(SELECTED PASSAGE):
This increase in temperature of cold heat exchanger 116 may also
result in slow down of refrigeration process. This may also result
in a need of standing acoustic waves of high intensity to transfer
heat from cold heat exchanger 116 to hot heat exchanger 114. To
trigger the refrigeration process, the temperature within cold heat
exchanger 116 is decreased. This may reduce the need of high
intensity standing acoustic waves to transfer heat from cold heat
exchanger 116 to hot heat exchanger 114.
[0029] In another embodiment, the temperature of compressible fluid
104 may be varied to generate the standing acoustic waves within
first portion 106 of housing 102. The temperature of compressible
fluid 104 may be varied by varying temperature of surrounding of
standing wave thermoacoustic piezoelectric apparatus 100. For
example, in order to match the frequencies of the two acoustic
waves travelling in opposite direction, the temperature of
surrounding is increased to generate the standing acoustic waves
within first portion 106.
[0030] Standing wave thermoacoustic piezoelectric refrigerator 100
uses piezoelectric bimorph 114 and includes fixed parts for the
refrigeration process. The use of such fixed parts eliminates the
need of sliding seal mechanisms. Further, referring back to
optimally shaped configuration of one or more of first portion 106
and second portion 108 of standing wave thermoacoustic
piezoelectric refrigerator 100, a tapered configuration of one or
more of first portion 106 and second portion 108 increases the
intensity of the standing acoustic waves generated in first portion
106 and second portion 108. This reduces the need of high frequency
oscillation of piezoelectric bimorph 118 for creating high
intensity standing acoustic waves.

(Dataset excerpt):
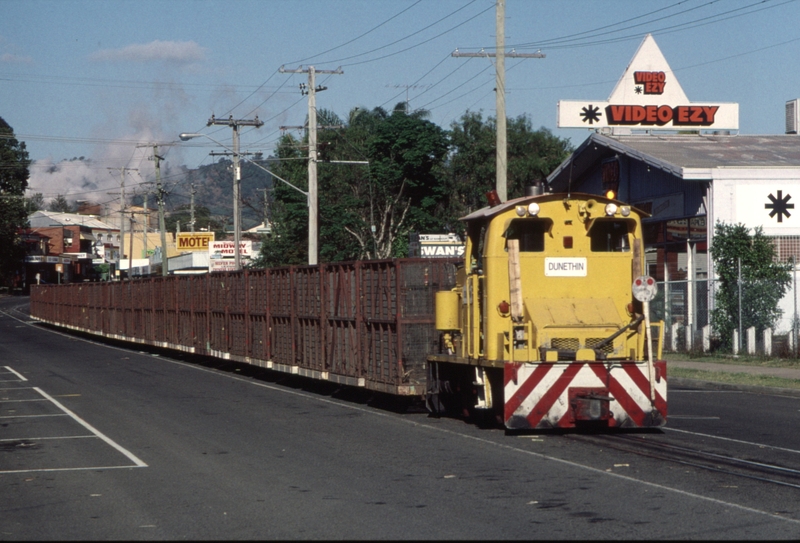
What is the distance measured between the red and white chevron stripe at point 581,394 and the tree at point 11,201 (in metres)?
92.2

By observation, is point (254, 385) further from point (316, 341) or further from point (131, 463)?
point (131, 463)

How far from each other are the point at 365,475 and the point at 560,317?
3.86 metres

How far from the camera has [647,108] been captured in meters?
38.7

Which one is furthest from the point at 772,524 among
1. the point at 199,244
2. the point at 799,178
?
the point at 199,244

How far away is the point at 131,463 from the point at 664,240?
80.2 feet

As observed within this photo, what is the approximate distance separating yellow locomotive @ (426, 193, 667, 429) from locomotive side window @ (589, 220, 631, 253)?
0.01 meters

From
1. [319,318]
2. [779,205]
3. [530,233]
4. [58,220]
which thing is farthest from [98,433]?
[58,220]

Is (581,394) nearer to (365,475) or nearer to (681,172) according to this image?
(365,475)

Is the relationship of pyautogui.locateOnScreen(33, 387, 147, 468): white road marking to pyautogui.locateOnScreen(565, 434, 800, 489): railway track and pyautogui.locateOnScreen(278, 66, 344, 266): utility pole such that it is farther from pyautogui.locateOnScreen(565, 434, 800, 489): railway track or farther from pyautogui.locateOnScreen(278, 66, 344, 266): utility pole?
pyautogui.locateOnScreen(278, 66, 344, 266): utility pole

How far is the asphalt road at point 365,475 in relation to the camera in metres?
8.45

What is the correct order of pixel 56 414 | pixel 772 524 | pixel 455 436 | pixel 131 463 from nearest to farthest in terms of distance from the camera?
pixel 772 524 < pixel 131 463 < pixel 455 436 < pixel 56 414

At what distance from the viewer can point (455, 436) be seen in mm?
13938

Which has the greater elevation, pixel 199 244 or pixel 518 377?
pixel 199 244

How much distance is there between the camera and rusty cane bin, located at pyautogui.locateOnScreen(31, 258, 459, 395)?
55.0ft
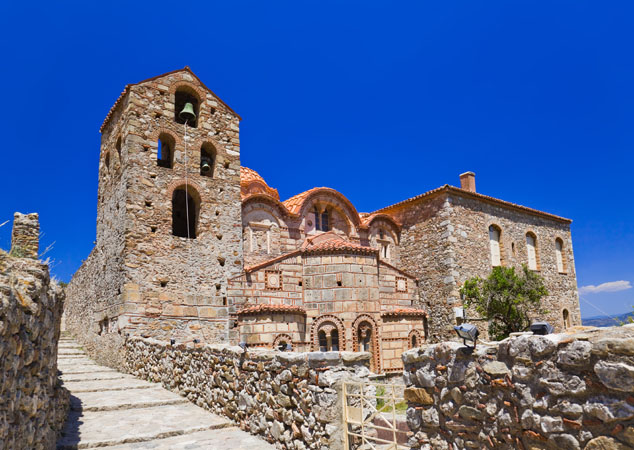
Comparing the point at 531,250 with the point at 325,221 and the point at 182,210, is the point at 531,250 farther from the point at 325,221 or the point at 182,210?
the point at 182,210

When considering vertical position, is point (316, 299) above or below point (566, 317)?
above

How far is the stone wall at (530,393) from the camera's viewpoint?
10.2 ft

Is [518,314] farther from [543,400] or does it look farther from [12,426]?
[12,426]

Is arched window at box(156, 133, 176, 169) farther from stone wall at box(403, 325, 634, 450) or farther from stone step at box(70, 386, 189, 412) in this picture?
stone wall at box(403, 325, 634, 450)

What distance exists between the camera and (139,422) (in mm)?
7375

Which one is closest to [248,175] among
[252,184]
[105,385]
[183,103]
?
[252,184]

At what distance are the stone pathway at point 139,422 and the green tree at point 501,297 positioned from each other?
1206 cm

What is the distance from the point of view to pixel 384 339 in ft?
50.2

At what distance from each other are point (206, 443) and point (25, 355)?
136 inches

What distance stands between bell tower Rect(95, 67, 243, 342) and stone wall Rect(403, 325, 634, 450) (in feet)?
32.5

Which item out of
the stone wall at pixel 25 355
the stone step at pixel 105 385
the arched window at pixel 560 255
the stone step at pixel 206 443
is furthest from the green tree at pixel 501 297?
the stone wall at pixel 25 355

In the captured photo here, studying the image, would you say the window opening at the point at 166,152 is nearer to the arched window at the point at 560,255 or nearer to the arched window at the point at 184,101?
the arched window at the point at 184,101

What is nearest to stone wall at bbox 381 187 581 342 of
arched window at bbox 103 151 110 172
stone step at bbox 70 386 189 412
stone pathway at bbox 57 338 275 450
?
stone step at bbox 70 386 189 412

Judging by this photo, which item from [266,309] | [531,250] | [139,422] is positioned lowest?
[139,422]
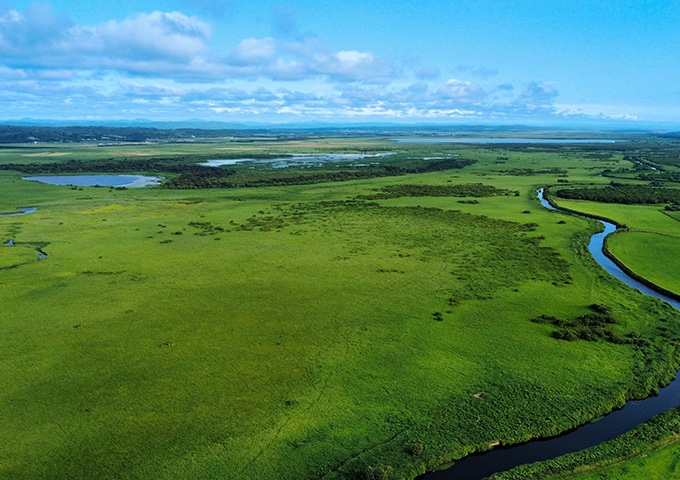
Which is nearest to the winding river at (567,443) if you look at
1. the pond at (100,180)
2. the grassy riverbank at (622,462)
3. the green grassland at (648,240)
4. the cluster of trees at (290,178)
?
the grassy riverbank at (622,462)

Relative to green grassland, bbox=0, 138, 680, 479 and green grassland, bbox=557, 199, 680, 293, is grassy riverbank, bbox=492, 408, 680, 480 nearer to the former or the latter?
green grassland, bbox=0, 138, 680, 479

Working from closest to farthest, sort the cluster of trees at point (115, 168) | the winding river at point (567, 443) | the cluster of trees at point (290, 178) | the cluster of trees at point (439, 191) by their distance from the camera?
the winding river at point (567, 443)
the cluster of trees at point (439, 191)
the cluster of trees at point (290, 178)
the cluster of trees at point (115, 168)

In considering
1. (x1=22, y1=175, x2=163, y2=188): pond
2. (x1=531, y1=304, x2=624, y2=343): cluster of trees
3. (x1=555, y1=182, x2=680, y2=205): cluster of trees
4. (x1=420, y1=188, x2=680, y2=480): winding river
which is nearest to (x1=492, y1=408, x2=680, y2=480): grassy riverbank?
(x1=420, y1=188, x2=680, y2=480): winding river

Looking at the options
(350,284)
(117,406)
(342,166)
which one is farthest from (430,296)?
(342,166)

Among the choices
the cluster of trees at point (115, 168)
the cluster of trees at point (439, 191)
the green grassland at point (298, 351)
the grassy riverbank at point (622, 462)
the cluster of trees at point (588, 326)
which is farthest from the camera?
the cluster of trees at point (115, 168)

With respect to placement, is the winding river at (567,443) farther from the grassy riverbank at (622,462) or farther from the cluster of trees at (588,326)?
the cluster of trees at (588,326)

(INSTRUCTIONS FOR THE TASK):
Answer these questions from the thermoacoustic refrigerator passage:
1. What is done to trigger the refrigeration process?
2. How may the temperature of compressible fluid 104 be varied?
3. What need does the use of fixed parts eliminate?

(ANSWER):
1. The temperature within cold heat exchanger 116 is decreased.
2. By varying the temperature of the surrounding of standing wave thermoacoustic piezoelectric apparatus 100.
3. The need of sliding seal mechanisms.